Packet Design is chartered with developing IP technologies that enhance the performance, scalability, provisioning and ease of use of the Internet. The company's technologies will address optical networking, voice and data convergence, user mobility and high growth in the amount of Internet traffic and the number of Internet users.

"There's an architectural vacuum in the Internet infrastructure," Estrin said.

"We're asking the Internet to do things it was not originally designed for."Rather than selling its technologies in the form of branded products, Packet Designs will spin off separate businesses to market those products to service providers and enterprises. The company will also license its technology to established players. Investors will realise a return by having a stake in the spin-off companies, which Packet Designs will invest in, Estrin said.

Also, Packet Designs is going to take its time. Rather than trying to meet a time-to-market product deadline or an IPO window, the company is going to develop technologies that will improve the Internet three to five years from now.

Let the spin-off startups deal with the time constraints of product delivery and public offerings, said Estrin and Carrico. "The Internet needs hard problems solved," not quick product turnaround, Estrin added.

Estrin is the new company's president and CEO; Carrico is chairman of the board.
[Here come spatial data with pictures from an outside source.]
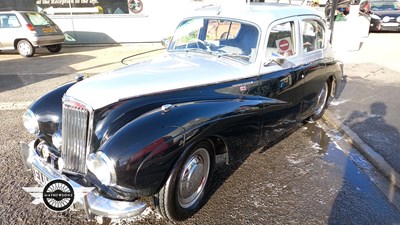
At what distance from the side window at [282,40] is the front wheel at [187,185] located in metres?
1.46

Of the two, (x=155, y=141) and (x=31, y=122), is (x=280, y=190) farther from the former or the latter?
(x=31, y=122)

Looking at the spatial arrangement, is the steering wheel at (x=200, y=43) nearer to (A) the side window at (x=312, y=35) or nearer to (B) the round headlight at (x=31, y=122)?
(A) the side window at (x=312, y=35)

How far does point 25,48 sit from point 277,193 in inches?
441

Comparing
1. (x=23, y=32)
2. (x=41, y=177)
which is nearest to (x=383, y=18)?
(x=23, y=32)

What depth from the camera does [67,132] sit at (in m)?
2.64

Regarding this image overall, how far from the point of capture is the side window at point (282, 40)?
11.8ft

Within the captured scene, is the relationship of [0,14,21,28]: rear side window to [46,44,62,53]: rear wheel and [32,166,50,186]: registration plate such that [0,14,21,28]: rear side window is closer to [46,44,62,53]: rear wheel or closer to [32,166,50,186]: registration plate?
[46,44,62,53]: rear wheel

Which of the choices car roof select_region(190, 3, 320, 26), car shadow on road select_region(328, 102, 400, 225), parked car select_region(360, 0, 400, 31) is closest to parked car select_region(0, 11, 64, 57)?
car roof select_region(190, 3, 320, 26)

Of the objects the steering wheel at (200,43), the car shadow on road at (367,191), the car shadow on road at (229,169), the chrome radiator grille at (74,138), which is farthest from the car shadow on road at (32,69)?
the car shadow on road at (367,191)

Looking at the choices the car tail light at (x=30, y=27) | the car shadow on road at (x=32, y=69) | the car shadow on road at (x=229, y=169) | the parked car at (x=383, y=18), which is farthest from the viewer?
the parked car at (x=383, y=18)

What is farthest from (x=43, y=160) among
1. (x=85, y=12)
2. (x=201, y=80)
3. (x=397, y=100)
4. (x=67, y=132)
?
(x=85, y=12)

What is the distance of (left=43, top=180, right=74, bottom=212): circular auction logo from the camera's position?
93.0 inches

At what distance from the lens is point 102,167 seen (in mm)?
2260

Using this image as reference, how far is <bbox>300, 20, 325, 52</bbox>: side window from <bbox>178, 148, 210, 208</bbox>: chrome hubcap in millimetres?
2292
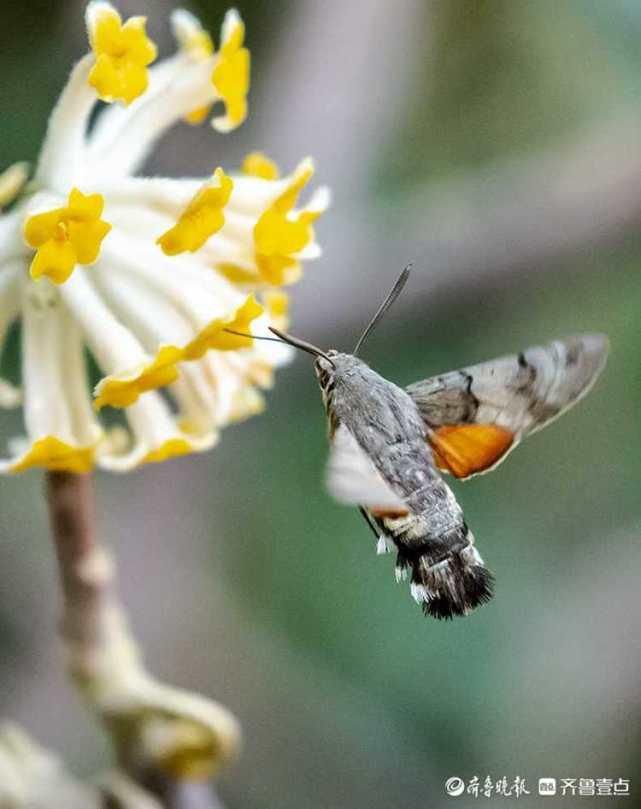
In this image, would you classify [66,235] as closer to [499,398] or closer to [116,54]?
[116,54]

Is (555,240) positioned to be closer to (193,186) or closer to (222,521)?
(222,521)

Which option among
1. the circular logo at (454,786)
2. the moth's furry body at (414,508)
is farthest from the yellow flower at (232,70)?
the circular logo at (454,786)

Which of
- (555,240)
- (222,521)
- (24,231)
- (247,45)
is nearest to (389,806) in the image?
(222,521)

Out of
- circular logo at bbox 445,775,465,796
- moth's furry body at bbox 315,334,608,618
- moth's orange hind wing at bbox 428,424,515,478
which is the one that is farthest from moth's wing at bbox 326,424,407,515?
circular logo at bbox 445,775,465,796

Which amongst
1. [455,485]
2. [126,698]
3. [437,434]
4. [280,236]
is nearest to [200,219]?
[280,236]

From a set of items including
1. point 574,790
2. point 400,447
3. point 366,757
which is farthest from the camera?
point 366,757

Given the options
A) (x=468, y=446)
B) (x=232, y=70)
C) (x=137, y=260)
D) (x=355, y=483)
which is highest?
(x=232, y=70)

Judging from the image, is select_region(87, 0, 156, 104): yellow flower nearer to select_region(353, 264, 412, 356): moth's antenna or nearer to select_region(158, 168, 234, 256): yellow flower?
select_region(158, 168, 234, 256): yellow flower

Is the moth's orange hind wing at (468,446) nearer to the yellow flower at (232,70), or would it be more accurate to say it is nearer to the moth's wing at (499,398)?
the moth's wing at (499,398)
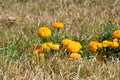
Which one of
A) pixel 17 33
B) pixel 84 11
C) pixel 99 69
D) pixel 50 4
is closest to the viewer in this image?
pixel 99 69

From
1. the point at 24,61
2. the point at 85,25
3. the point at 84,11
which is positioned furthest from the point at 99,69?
the point at 84,11

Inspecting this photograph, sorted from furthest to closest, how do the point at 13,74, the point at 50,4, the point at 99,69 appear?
the point at 50,4, the point at 99,69, the point at 13,74

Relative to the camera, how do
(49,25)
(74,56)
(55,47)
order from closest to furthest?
(74,56) → (55,47) → (49,25)

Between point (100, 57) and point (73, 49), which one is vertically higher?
point (73, 49)

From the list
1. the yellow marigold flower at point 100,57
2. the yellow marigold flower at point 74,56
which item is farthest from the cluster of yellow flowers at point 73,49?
the yellow marigold flower at point 100,57

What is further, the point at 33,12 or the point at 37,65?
the point at 33,12

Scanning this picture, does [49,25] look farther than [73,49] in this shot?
Yes

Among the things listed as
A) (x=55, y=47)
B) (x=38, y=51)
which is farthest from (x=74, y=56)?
(x=38, y=51)

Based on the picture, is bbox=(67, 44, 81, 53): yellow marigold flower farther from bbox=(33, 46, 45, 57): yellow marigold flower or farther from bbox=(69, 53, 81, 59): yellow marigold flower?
bbox=(33, 46, 45, 57): yellow marigold flower

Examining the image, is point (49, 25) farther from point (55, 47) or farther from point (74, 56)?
point (74, 56)

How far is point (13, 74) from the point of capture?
351 cm

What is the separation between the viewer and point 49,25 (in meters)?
5.50

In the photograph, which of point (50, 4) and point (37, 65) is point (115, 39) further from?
point (50, 4)

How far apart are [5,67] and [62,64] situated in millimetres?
480
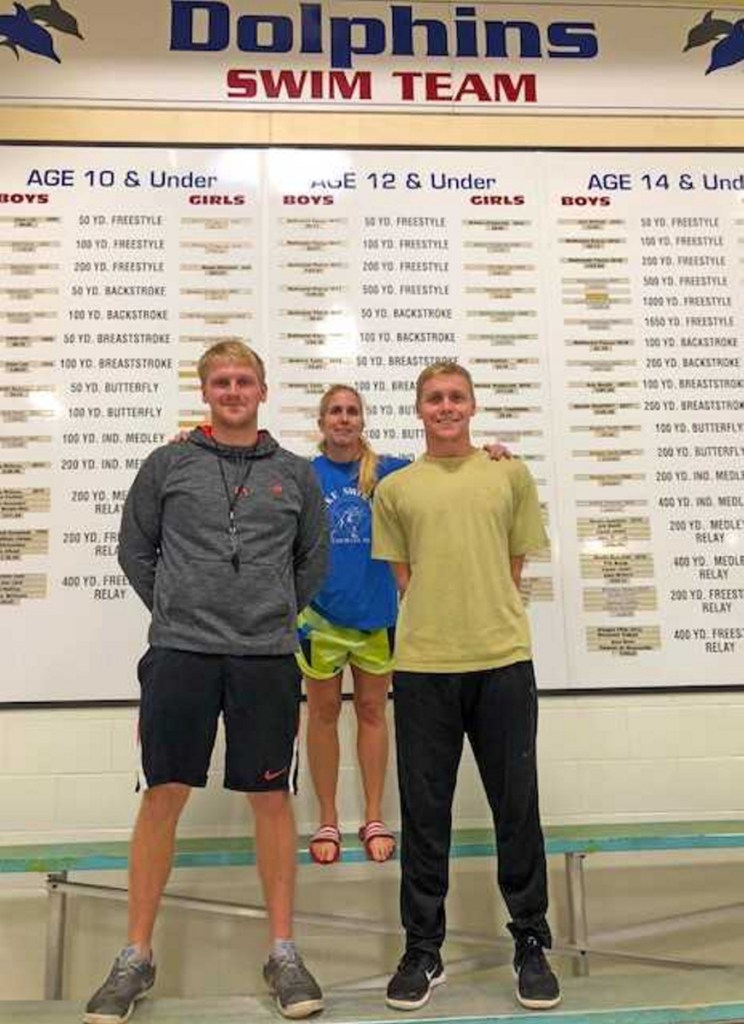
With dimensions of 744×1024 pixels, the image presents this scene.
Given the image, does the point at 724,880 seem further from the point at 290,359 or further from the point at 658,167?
the point at 658,167

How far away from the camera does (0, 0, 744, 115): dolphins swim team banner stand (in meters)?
3.28

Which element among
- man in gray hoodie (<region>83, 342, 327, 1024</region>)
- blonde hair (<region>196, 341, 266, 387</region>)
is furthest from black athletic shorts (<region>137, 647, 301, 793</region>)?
blonde hair (<region>196, 341, 266, 387</region>)

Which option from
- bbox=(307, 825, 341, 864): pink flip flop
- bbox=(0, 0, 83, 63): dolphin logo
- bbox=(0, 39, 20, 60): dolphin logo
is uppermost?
bbox=(0, 0, 83, 63): dolphin logo

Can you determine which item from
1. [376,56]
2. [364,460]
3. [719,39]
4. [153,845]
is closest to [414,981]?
[153,845]

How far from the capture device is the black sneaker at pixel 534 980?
2.00 meters

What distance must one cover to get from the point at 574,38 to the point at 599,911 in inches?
130

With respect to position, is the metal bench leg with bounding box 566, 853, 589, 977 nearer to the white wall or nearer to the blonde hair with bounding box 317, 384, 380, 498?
the white wall

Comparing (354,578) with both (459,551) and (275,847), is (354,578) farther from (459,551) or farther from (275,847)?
(275,847)

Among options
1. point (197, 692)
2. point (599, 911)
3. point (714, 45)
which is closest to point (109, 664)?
point (197, 692)

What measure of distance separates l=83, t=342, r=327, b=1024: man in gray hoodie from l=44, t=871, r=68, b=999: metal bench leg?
59 cm

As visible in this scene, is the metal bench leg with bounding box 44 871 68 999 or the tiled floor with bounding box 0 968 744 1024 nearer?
the tiled floor with bounding box 0 968 744 1024

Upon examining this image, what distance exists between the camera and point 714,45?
11.4ft

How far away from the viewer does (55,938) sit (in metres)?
2.61

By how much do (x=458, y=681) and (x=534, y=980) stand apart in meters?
0.70
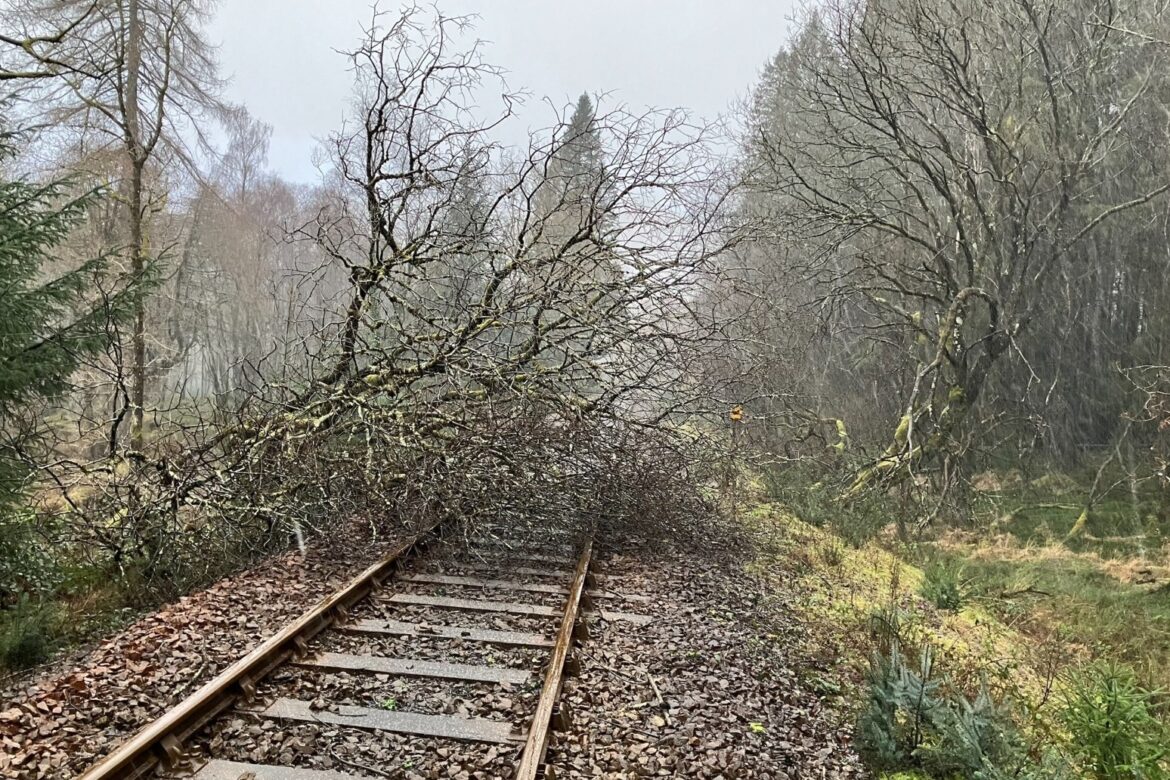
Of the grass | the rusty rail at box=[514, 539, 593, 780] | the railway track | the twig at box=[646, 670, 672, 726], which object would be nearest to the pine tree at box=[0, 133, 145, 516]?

Packet Design's chief scientist is Van Jacobson, most recently Cisco chief scientist and known for his work at Lawrence Berkeley Laboratories on TCP congestion control, IP operations tools and the Internet Multicast Backbone (MBONE). Douglas Klein, formerly president and chief operating officer at NuvoMedia, is the company's vice president of business development.

Members of Packet Design's technical advisory board are Vint Cerf, senior vice president of Internet architecture and technology at MCI WorldCom; Scott Bradner, senior technical consultant at Harvard University and a founder of the Harvard Network Device Test Lab; and Judy Estrin's sister Deborah Estrin, professor of computer science at the University of California-Los Angeles.

Packet Design's initial funding of $US24 million has been provided by Foundation Capital, Carrico, Estrin and a number of individual investors. The investors include James Barksdale, former CEO of Netscape Communications; and Bill Joy, chief scientist at Sun Microsystems.

Packet Design's board of directors includes Estrin, Carrico, Bill Elmore of Foundation Capital and Frank Quattrone of Credit Suisse First Boston. Packet Designs expects to spin-off its first company within two years.